Let $G$ be a finite group and $\bar\rho:G\rightarrow GL_2(k)$ be a residual representation, where $k$ is a field of characteristic $p$ that is the residue field of a complete discrete valuation ring $R$ of characteristic zero. If the order of $G$ is relatively prime to $p$, then there exists a lift $\rho:G\rightarrow GL_2(R)$ and it is unique up to conjugation by a matrix in $R$ that is identity modulo $m$. Here, $m$ is a unique maximal ideal of $R$ so that $k\cong R/m$.

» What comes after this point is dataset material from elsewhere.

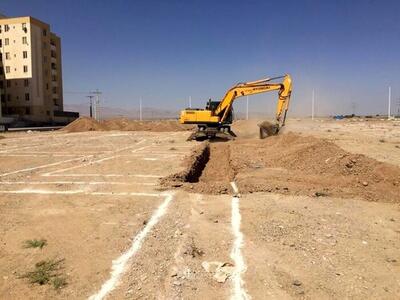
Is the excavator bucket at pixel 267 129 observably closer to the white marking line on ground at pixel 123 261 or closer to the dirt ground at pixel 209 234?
the dirt ground at pixel 209 234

Author proved this lemma briefly and i have a problem to understand it.
Proof is following: One constructs inductively lifts to $GL_2(R/m^n)$. The obstruction for a lift from the case $n$ to the case $n+1$ is given by an element in $H^2(G,M_2(m^n/m^{n+1}))$. We can check that second cohomology vanishes.(Also, we can check that first cohomology group is zero, and thus any two lifts are conjugate.) Thus one can produce an inverse system of lifts which together provides us with the desired lift into $GL_2(R)$.
My questions are following:
(i): Assume that we have a lift $\rho_n:G\rightarrow GL_2(R/m^n)$. Why second comology group $H^2(G,M_2(m^n/m^{n+1}))=0$ implies the existance of lift $\rho_{n+1}:G\rightarrow GL_2(R/m^{n+1})$? I just know the basic definitions for group cohomology. Likewise i don't understand why first cohomology group is zero implies that any two lifts are conjugate.
(ii): Since $R\cong\lim_{\leftarrow n}R/m^n$ and $(\rho_n(g))_{n}\in\lim_{\leftarrow n}R/m^n$, define $\rho(g):=(\rho_n(g))_{n}$. Is it right??